[EXERCISE GOAL]
Recast the items below as a Markdown table with the columns No. and Text, giving each line its own row and skipping blank lines. Leave the pictures out of the table.

Web page caption snippets:

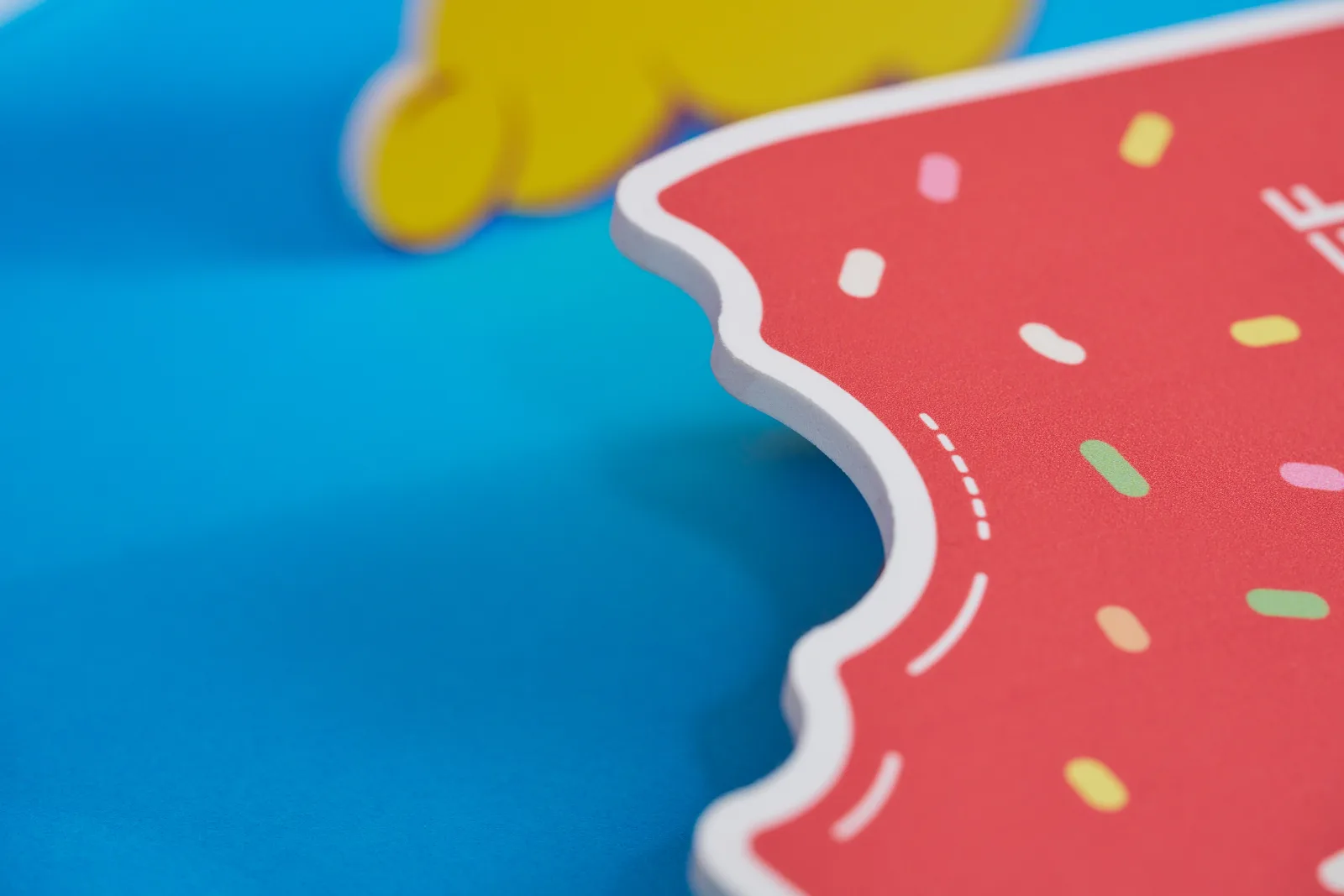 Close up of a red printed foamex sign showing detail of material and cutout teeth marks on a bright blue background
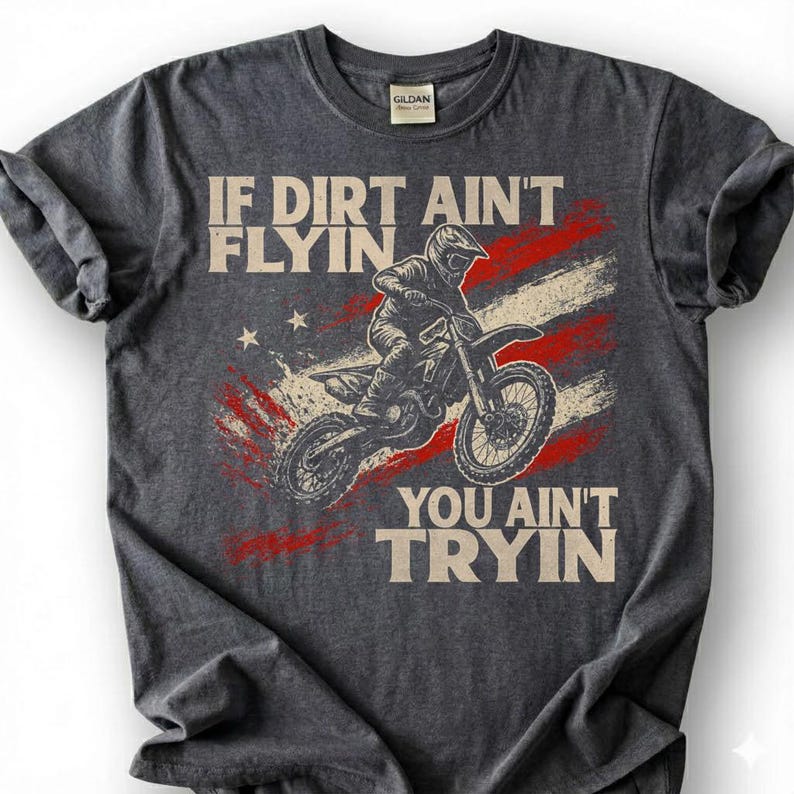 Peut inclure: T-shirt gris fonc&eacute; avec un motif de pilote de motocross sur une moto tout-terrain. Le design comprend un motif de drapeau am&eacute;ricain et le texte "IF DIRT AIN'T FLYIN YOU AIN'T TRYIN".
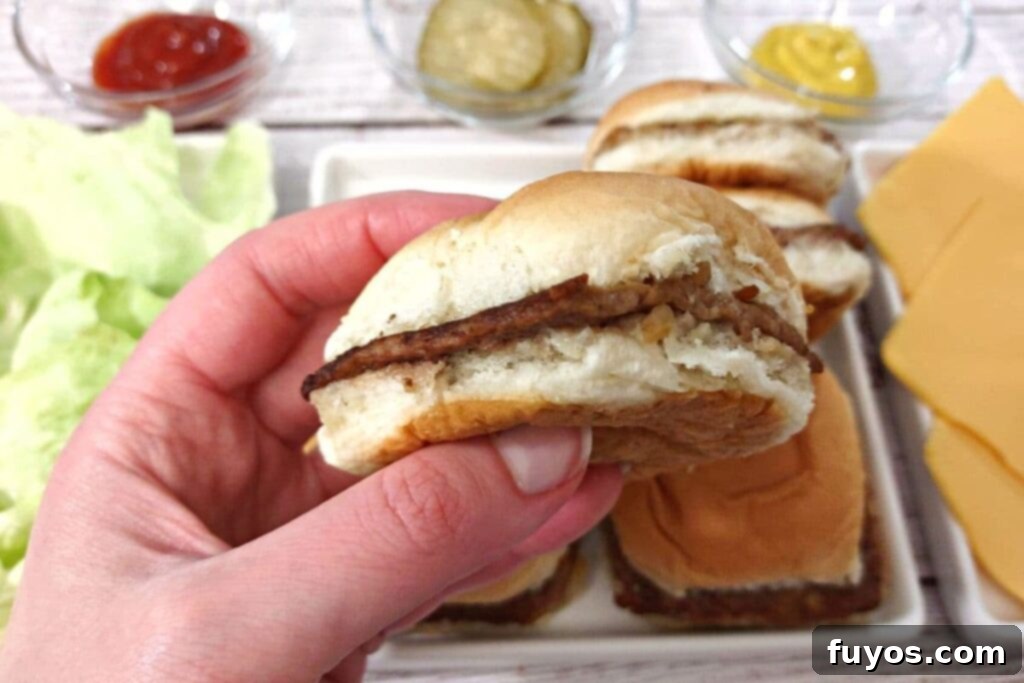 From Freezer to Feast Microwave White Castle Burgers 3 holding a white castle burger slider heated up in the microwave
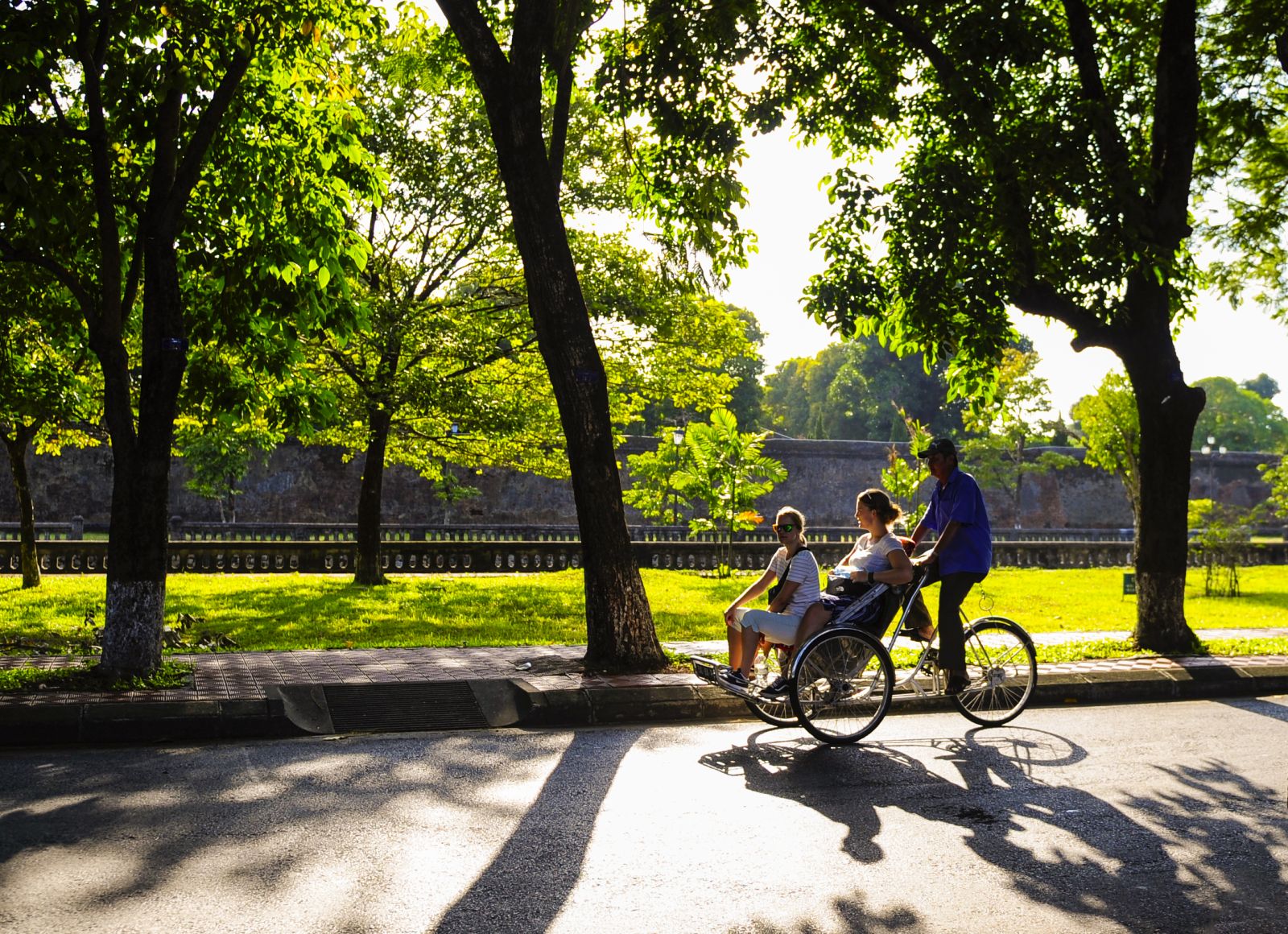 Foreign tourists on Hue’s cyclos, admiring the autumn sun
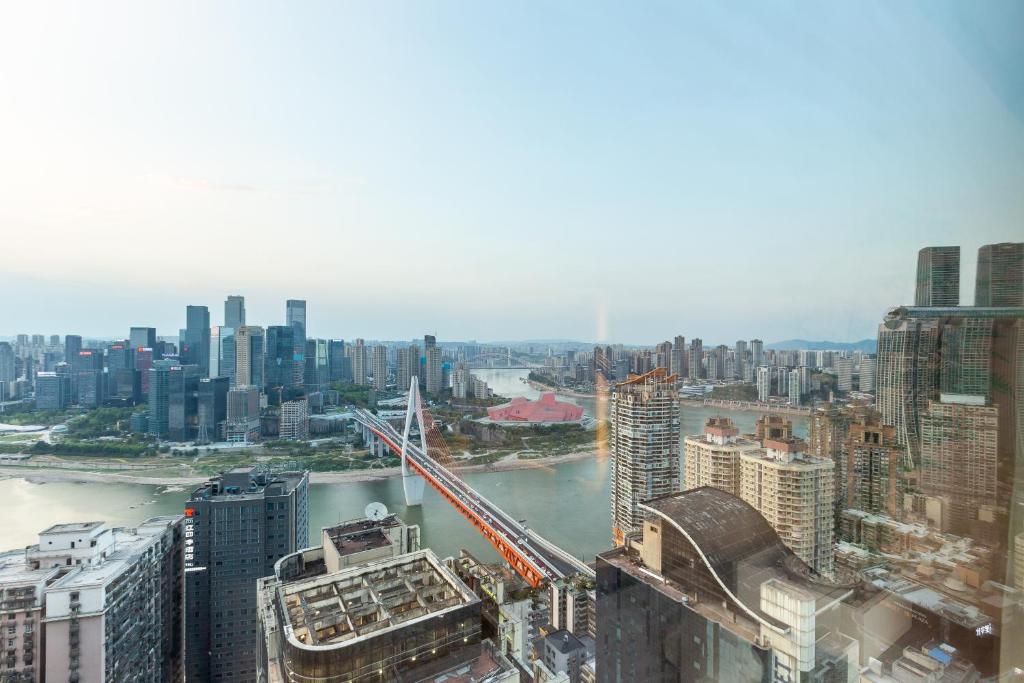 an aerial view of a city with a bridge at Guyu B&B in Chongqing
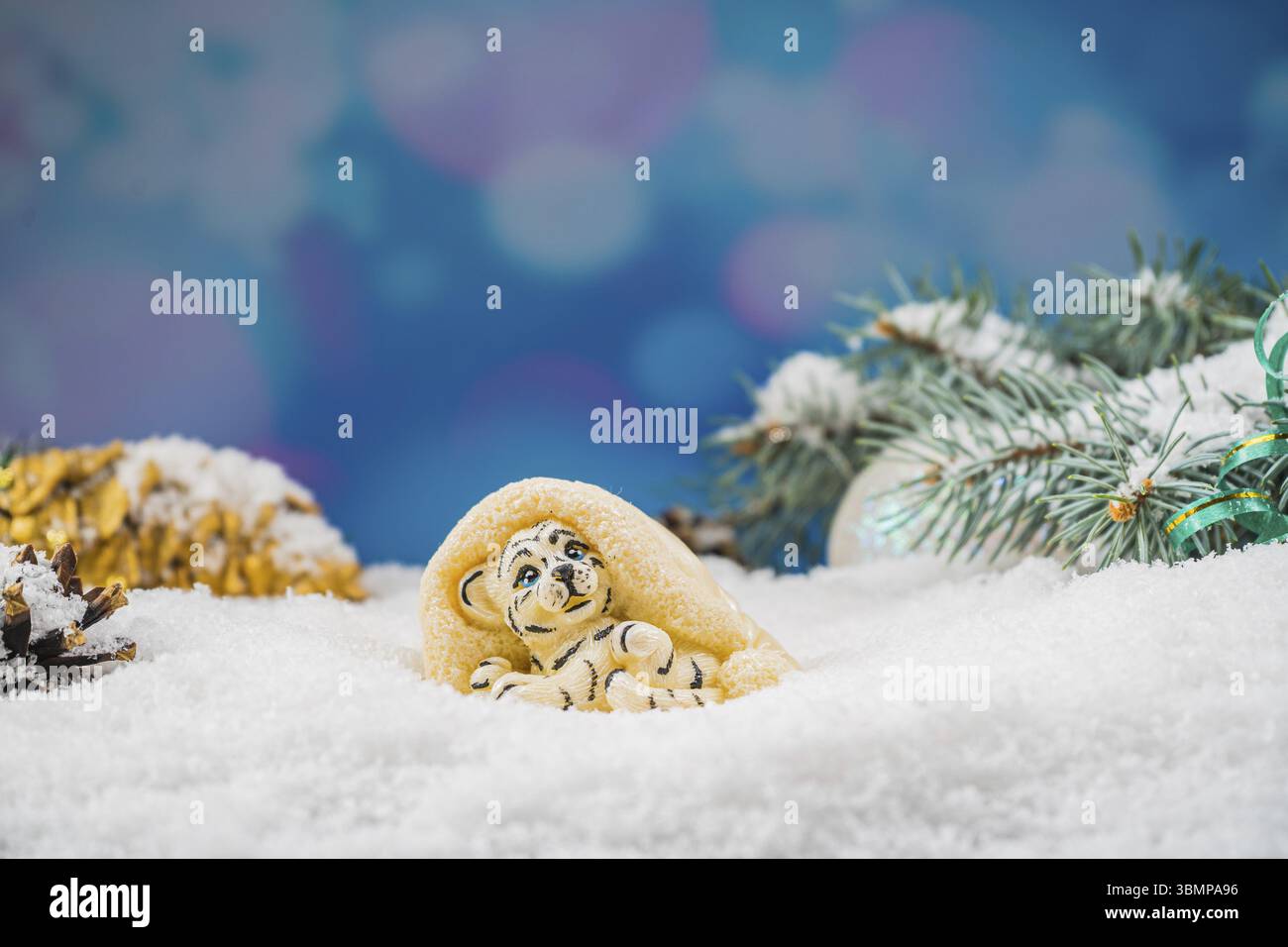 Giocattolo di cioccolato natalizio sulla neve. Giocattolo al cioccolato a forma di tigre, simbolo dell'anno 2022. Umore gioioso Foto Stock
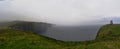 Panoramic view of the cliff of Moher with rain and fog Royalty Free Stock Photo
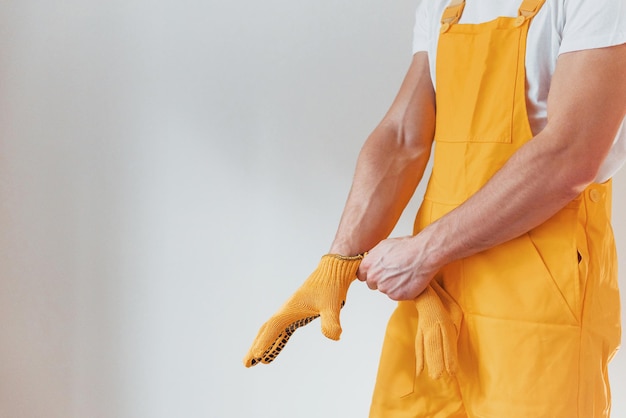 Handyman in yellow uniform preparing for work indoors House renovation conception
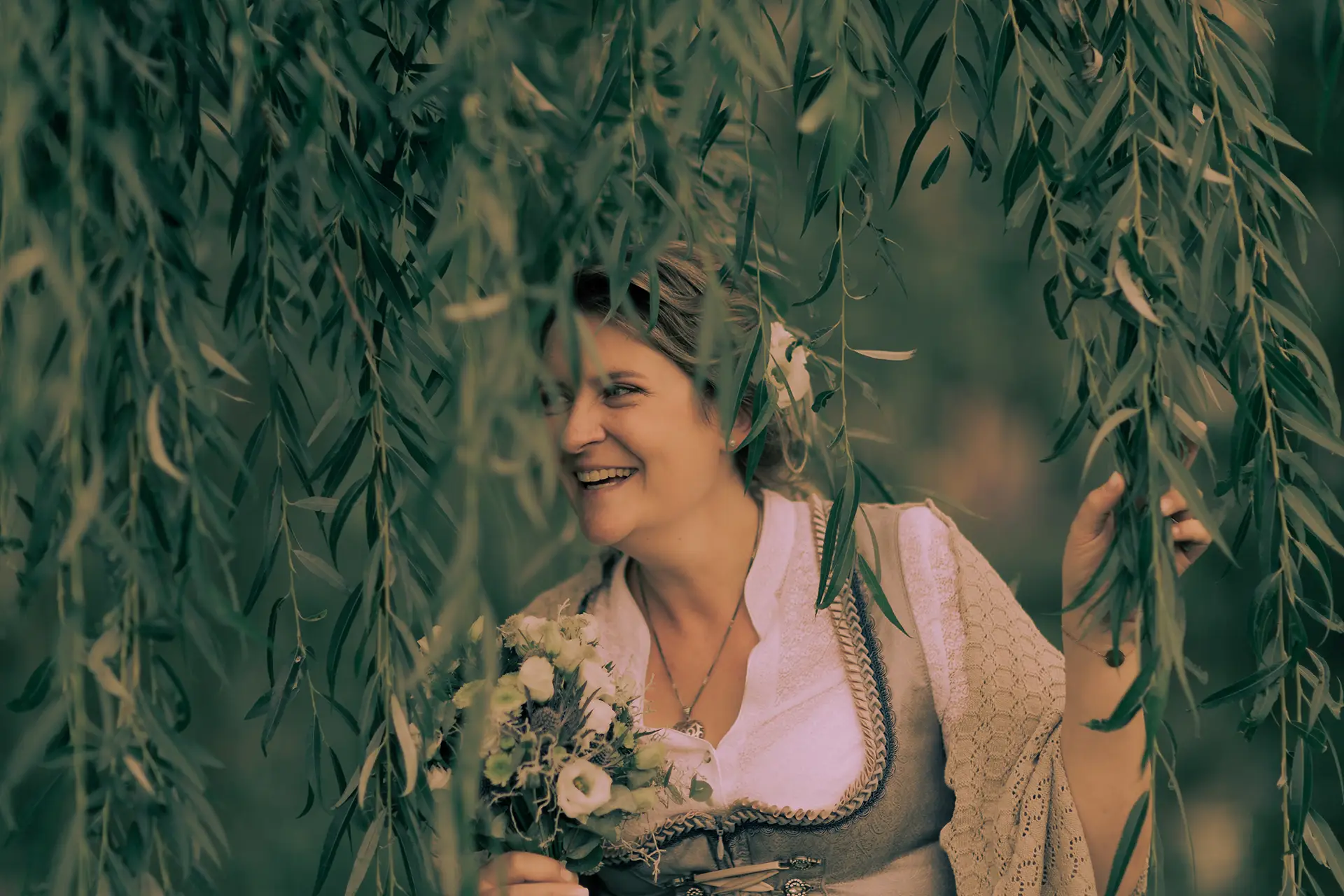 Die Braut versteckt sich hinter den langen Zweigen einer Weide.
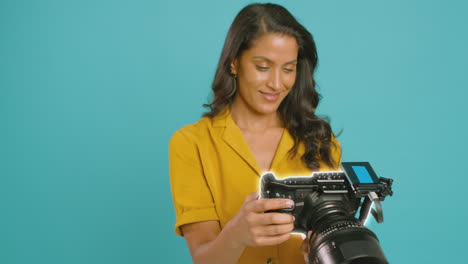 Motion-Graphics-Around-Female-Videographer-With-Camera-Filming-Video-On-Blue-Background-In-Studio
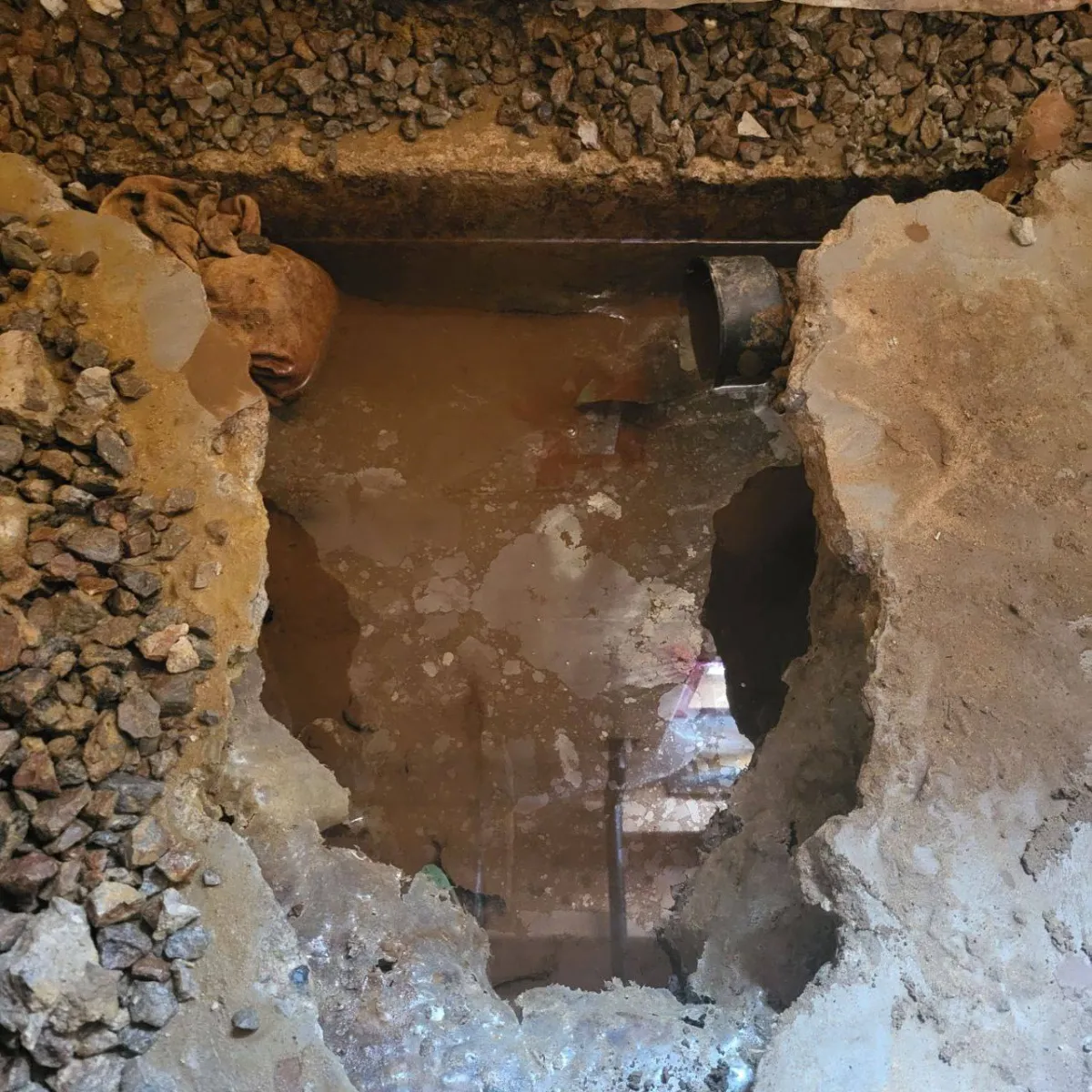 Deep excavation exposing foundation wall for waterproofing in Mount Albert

[RESULT OF THIS TASK]
| No. | Text |
|---|---|
| 1 |  Close up of a red printed foamex sign showing detail of material and cutout teeth marks on a bright blue background |
| 2 |  Peut inclure: T-shirt gris fonc&eacute; avec un motif de pilote de motocross sur une moto tout-terrain. Le design comprend un motif de drapeau am&eacute;ricain et le texte "IF DIRT AIN'T FLYIN YOU AIN'T TRYIN". |
| 3 |  From Freezer to Feast Microwave White Castle Burgers 3 holding a white castle burger slider heated up in the microwave |
| 4 |  Foreign tourists on Hue’s cyclos, admiring the autumn sun |
| 5 |  an aerial view of a city with a bridge at Guyu B&B in Chongqing |
| 6 |  Giocattolo di cioccolato natalizio sulla neve. Giocattolo al cioccolato a forma di tigre, simbolo dell'anno 2022. Umore gioioso Foto Stock |
| 7 |  Panoramic view of the cliff of Moher with rain and fog Royalty Free Stock Photo |
| 8 |  Handyman in yellow uniform preparing for work indoors House renovation conception |
| 9 |  Die Braut versteckt sich hinter den langen Zweigen einer Weide. |
| 10 |  Motion-Graphics-Around-Female-Videographer-With-Camera-Filming-Video-On-Blue-Background-In-Studio |
| 11 |  Deep excavation exposing foundation wall for waterproofing in Mount Albert |